Background: A preoperative estimation of survival is critical for deciding on the operative management of metastatic bone disease of the extremities. Several tools have been developed for this purpose, but there is room for improvement. Machine learning is an increasingly popular and flexible method of prediction model building based on a data set. It raises some skepticism, however, because of the complex structure of these models.
Questions/purposes: The purposes of this study were (1) to develop machine learning algorithms for 90-day and 1-year survival in patients who received surgical treatment for a bone metastasis of the extremity, and (2) to use these algorithms to identify those clinical factors (demographic, treatment related, or surgical) that are most closely associated with survival after surgery in these patients.

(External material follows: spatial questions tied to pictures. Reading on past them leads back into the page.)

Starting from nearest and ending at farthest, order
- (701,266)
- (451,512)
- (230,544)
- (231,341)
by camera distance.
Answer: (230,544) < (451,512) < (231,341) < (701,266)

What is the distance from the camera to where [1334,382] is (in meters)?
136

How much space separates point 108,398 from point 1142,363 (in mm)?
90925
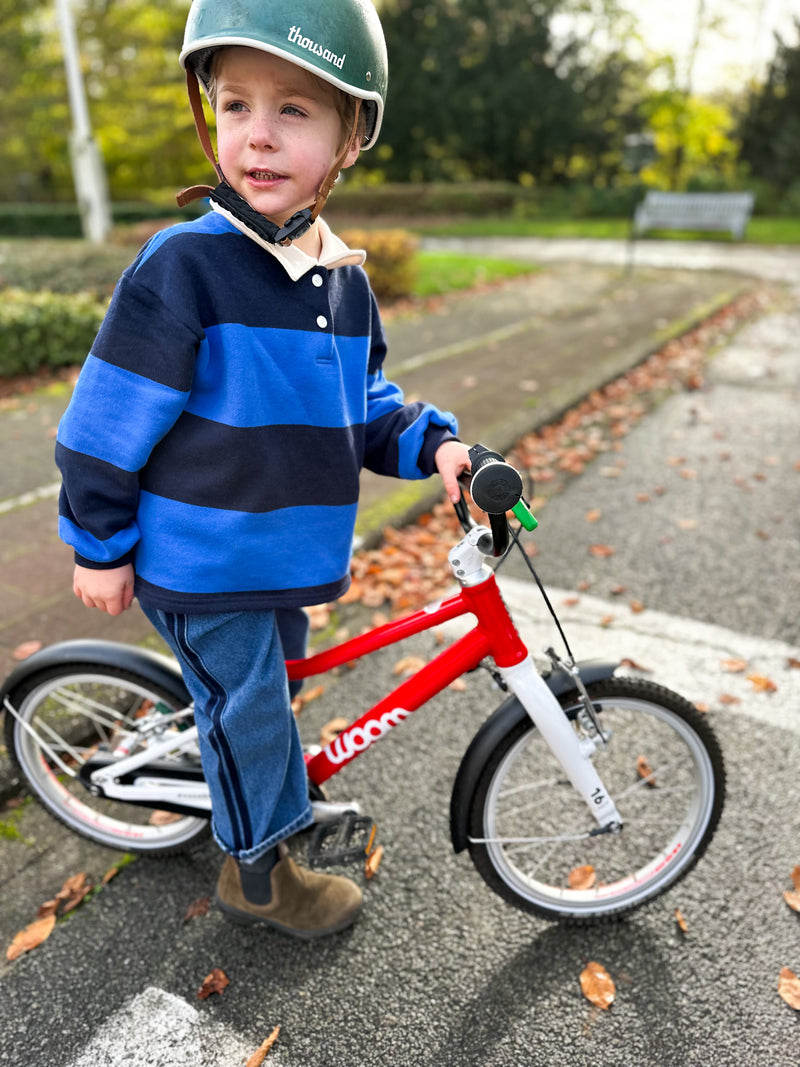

Methods: All 1090 patients who underwent surgical treatment for a long-bone metastasis at two institutions between 1999 and 2017 were included in this retrospective study. The median age of the patients in the cohort was 63 years (interquartile range [IQR] 54 to 72 years), 56% of patients (610 of 1090) were female, and the median BMI was 27 kg/m (IQR 23 to 30 kg/m). The most affected location was the femur (70%), followed by the humerus (22%). The most common primary tumors were breast (24%) and lung (23%). Intramedullary nailing was the most commonly performed type of surgery (58%), followed by endoprosthetic reconstruction (22%), and plate screw fixation (14%). Missing data were imputed using the missForest methods. Features were selected by random forest algorithms, and five different models were developed on the training set (80% of the data): stochastic gradient boosting, random forest, support vector machine, neural network, and penalized logistic regression. These models were chosen as a result of their classification capability in binary datasets. Model performance was assessed on both the training set and the validation set (20% of the data) by discrimination, calibration, and overall performance.
Results: We found no differences among the five models for discrimination, with an area under the curve ranging from 0.86 to 0.87. All models were well calibrated, with intercepts ranging from -0.03 to 0.08 and slopes ranging from 1.03 to 1.12. Brier scores ranged from 0.13 to 0.14. The stochastic gradient boosting model was chosen to be deployed as freely available web-based application and explanations on both a global and an individual level were provided. For 90-day survival, the three most important factors associated with poorer survivorship were lower albumin level, higher neutrophil-to-lymphocyte ratio, and rapid growth primary tumor. For 1-year survival, the three most important factors associated with poorer survivorship were lower albumin level, rapid growth primary tumor, and lower hemoglobin level.
Conclusions: Although the final models must be externally validated, the algorithms showed good performance on internal validation. The final models have been incorporated into a freely accessible web application that can be found at https://sorg-apps.shinyapps.io/extremitymetssurvival/. Pending external validation, clinicians may use this tool to predict survival for their individual patients to help in shared treatment decision making.
Level of evidence: Level III, therapeutic study.